Today I had my nurse intake appointment at the naval hospital. And just like I feared, it was with that obnoxious nurse. But its ok, I tolerated her, and she seemed a little less severe this time. The good news is, I probably won't be seeing her anymore. My next appointment is with one of the midwives. Thats the exciting appointment! The husband will be there and we will get an ultrasound and hear the heartbeat! Yay! Then after that appointment, I will give everyone the green light to spread the news. I know some people (my mom) are practically bursting at the seams to tell everyone. lol.
The husband is going off to train and I will not see him for about the next month. But luckily I will still get to text him. He surprised me by coming home for lunch today before they leave. I'm going to miss him lots, but in a way I'm sort of happy for him. It gives him the chance to show everyone how awesome he is at his job. When I talked to his 1stSgt. a little while ago he had so many nice things to say about William. How hard of a worker he was and how good at his job he is. I'm still hoping that he can get promoted even though the chances aren't very high. I know its kind of ironic that now that he is doing so well with work, my school plans have kind of been halted. But I think it's for the best. He needs me to help him now, so I am now able to support him and keep things at home easy. Which is what he has done for me for the last 2 years.

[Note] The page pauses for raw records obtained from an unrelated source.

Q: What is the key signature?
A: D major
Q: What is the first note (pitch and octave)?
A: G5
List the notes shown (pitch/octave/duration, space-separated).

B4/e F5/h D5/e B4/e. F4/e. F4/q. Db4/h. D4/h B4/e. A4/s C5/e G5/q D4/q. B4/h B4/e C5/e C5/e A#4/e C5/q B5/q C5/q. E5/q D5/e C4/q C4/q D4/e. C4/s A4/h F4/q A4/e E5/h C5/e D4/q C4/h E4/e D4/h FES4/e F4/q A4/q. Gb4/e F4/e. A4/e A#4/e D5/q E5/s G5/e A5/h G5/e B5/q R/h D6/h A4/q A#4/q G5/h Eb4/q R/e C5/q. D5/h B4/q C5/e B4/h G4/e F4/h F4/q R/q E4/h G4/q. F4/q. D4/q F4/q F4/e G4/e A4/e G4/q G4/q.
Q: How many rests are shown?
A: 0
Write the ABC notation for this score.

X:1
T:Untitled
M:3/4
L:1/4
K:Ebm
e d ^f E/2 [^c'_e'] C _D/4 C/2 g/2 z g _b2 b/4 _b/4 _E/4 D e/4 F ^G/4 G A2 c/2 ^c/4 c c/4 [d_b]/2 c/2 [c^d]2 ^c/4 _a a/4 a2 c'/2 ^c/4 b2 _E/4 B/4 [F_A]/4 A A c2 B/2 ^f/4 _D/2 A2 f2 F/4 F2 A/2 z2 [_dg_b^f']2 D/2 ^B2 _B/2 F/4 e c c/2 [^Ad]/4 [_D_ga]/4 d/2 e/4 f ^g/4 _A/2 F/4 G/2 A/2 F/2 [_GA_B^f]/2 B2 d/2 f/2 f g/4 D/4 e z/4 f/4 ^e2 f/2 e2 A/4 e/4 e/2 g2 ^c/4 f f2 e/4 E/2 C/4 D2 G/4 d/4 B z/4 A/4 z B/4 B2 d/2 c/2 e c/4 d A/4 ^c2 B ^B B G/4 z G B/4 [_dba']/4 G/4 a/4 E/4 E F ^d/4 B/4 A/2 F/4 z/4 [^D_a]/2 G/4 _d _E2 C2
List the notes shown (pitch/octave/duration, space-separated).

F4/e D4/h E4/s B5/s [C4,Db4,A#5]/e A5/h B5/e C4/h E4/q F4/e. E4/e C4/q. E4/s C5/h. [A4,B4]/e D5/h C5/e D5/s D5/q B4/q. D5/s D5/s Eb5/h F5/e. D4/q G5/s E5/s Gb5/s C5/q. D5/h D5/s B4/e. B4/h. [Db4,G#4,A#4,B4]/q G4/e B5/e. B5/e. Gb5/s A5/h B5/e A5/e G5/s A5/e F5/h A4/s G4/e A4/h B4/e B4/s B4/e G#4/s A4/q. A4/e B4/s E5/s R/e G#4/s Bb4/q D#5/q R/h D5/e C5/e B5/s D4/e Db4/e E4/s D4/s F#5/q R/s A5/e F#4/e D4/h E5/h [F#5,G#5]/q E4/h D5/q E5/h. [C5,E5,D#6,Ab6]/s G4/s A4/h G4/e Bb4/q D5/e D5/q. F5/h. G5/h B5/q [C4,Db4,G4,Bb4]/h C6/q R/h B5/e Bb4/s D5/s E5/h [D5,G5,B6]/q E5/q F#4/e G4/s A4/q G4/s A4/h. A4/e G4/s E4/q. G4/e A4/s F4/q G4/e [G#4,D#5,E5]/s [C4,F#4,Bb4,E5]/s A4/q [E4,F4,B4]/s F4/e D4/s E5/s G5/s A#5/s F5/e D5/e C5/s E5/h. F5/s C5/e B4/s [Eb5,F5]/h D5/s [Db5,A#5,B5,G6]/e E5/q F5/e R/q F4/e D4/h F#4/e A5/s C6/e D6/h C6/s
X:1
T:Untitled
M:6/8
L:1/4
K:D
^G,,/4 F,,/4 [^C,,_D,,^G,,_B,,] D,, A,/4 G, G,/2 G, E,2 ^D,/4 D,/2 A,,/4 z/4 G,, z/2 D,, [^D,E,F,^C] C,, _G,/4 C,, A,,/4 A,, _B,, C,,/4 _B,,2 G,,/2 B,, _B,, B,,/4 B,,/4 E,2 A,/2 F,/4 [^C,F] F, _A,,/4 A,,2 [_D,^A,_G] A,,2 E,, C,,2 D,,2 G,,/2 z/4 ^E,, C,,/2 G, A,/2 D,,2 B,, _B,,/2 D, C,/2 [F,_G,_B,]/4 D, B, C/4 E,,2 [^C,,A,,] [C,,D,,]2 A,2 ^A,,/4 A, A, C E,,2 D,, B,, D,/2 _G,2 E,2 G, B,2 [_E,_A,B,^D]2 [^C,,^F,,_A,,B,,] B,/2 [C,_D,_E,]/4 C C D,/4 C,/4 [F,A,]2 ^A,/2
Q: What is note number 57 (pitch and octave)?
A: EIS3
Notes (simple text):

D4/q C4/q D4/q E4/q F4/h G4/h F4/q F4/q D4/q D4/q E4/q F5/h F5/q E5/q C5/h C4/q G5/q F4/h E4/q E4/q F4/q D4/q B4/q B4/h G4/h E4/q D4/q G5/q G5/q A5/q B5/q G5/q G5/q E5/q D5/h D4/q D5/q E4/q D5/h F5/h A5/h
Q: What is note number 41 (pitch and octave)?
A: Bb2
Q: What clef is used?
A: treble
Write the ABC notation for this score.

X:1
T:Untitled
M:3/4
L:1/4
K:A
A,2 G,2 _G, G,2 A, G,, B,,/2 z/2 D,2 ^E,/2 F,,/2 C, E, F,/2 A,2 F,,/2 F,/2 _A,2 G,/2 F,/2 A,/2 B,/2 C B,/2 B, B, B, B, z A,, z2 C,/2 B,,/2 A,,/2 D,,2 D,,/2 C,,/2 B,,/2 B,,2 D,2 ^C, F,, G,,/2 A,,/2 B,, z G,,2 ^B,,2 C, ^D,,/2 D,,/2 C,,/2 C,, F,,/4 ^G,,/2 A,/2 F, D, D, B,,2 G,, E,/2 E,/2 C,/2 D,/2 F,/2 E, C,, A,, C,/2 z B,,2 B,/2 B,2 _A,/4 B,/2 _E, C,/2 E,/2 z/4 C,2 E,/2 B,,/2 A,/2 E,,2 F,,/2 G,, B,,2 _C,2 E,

I just called and left a message with the nursing department secretary to call me back and tell me what is up with my transfer. I can't stress about it. I am just going to keep trying. And if I have to put it on hold, I know that its only temporary. I want to maybe get a part time job while the husband is off fighting bad guys. I haven't decided where yet. Most likely on base, so I don't have to drive far. Just a way to meet people and occupy my time. I've also decided to do the group OB appointments. So I will be doing a group appointment every time I see the midwife. There will be other women around my same gestational age there and we can talk and ask questions and see how we are doing. It seems pretty cool. Once again, just another way to meet people. I'm excited and sad about the next 34 or so weeks. I know it will be fun and exciting growing the baby, but I'll be sad that William has to miss it. But I'm going to take him lots of pictures and maybe even record some video messages for him so he can watch them when he gets home. Oh and my official due date is April 3rd, 2011! Ok, now I'm going to head out to the gym!